== GOAL ==
Gather every line in the entries below that contains the word "nearer" and copy each one in full.

== DATA TO PROCESS ==
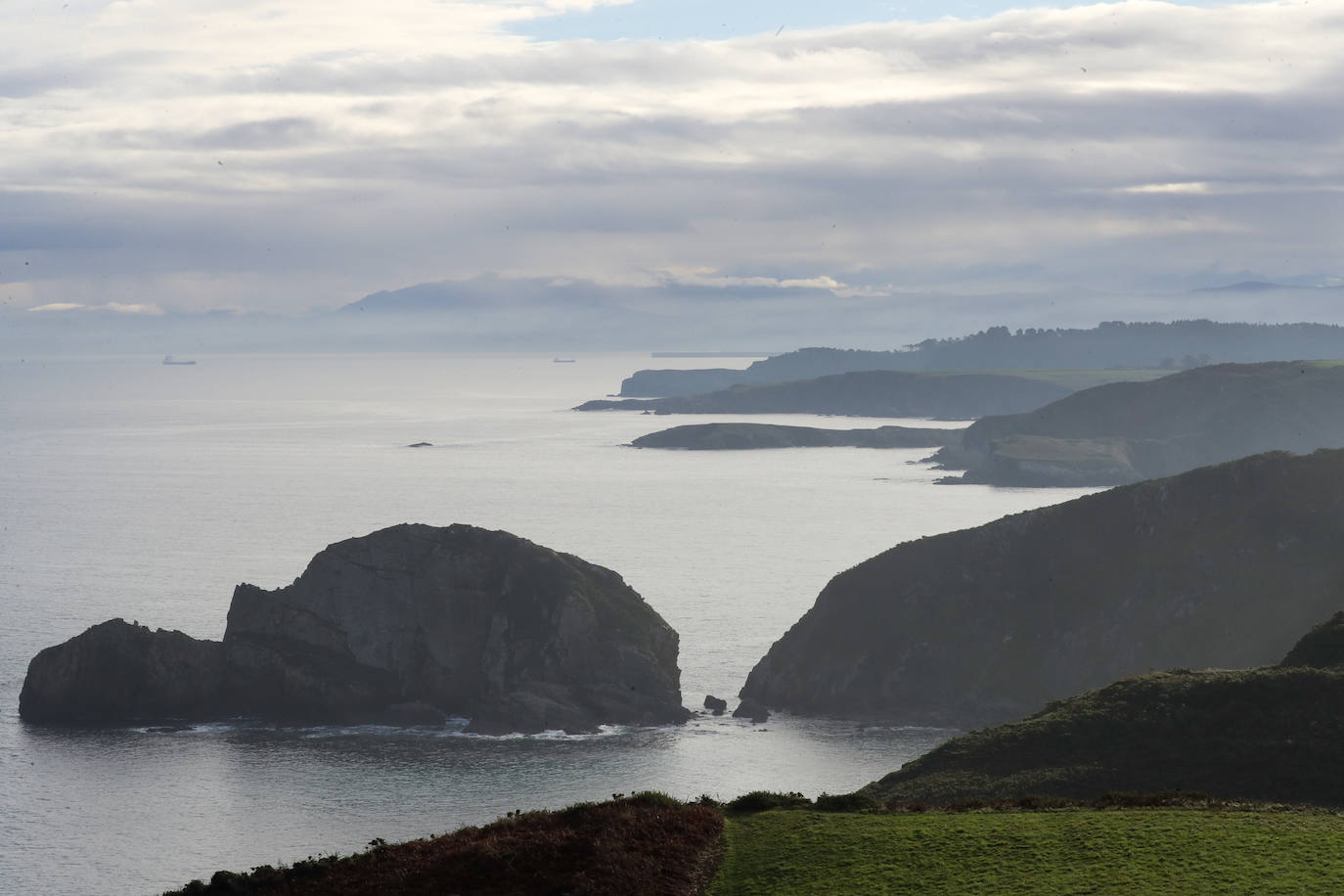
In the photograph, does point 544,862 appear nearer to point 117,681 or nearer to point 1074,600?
point 117,681

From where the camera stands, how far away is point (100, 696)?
333 feet

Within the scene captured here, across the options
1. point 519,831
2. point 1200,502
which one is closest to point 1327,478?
point 1200,502

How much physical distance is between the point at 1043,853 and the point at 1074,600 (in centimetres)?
7380

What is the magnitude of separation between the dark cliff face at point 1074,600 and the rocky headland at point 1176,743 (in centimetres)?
2947

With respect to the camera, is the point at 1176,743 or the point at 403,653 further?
the point at 403,653

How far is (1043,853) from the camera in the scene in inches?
1421

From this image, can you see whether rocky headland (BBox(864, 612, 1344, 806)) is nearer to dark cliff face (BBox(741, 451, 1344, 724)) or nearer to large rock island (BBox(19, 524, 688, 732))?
dark cliff face (BBox(741, 451, 1344, 724))

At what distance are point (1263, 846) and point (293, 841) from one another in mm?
55234

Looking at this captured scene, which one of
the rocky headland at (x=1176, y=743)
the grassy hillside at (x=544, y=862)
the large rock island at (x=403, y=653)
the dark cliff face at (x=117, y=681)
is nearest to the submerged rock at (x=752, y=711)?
the large rock island at (x=403, y=653)

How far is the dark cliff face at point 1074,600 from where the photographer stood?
331ft

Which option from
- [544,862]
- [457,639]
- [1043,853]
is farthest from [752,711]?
[1043,853]

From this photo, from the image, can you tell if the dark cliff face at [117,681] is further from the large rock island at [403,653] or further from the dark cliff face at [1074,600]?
the dark cliff face at [1074,600]

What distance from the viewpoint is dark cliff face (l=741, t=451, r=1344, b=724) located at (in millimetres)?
100812

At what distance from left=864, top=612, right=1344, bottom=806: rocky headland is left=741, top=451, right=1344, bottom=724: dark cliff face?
29.5m
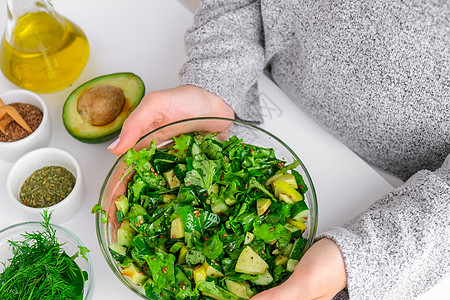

== EXERCISE ANSWER ==
In the photograph, does point 544,862 appear nearer to point 117,681 or nearer to point 1074,600?
From this image, can you see whether rocky headland (BBox(864, 612, 1344, 806)) is nearer to dark cliff face (BBox(741, 451, 1344, 724)) or nearer to large rock island (BBox(19, 524, 688, 732))?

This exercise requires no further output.